Trump continuó su campaña; afirmó que las elecciones habían sido fraudulentas y negó que Biden las hubiera ganado. En sus habituales excesos declarativos, llamó a la sedición. Fue entonces cuando Facebook decidió cancelar en forma indefinida la cuenta de Trump por incitar a la violencia y, en último término, por el daño que pudieran ocasionar a un país que intentaba superar una de sus crisis más profundas. Twitter, YouTube y otras plataformas ya habían cancelado el acceso de Trump a sus plataformas.

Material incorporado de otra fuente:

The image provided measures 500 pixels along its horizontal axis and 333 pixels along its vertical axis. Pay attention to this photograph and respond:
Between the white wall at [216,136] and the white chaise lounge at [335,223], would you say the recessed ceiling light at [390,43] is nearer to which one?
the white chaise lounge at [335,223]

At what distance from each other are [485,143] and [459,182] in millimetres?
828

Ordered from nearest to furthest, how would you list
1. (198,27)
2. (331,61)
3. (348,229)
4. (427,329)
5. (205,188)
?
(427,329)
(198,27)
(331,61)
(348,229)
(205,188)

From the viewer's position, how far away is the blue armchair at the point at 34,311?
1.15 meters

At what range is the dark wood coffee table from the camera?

No pasaron muchas horas para que los mismos legisladores republicanos, que habían sentido en carne propia la amenaza de su integridad física el 6 de enero, criticaran la cancelación de la cuenta de Trump; alegaron que era un atentado a la libertad de expresión.
Para salvar la controversia y decidir qué hacer con el caso Trump, Facebook apeló al comité asesor creado el año pasado con una veintena de personajes, que funcionan como Corte interna y decide cuándo, cómo y con qué alcances se cancela una cuenta en su plataforma. Los asesores no pudieron llegar a una conclusión y decidieron que, en última instancia, Mark Zuckerberg, fundador y poseedor de la mayoría de las acciones de Facebook, asumiera esa responsabilidad. El capítulo no está cerrado y no está claro cuál será la conclusión sobre la forma de acotar este tipo de excesos. Pero a final de cuentas la pregunta es: ¿hasta dónde es válido y deseable permitir que la libertad de expresión se transforme en libertinaje, dando paso a todo tipo de excesos como el que ocasionó la invasión de la sede del Congreso? y, ¿qué tan válido es que una corporación o un individuo censure la libertad de expresión? Alguien respondió, no sin un poco de sorna y cinismo: es válido mientras los intereses de las corporaciones y la libre empresa queden a salvo. Y en esas andamos.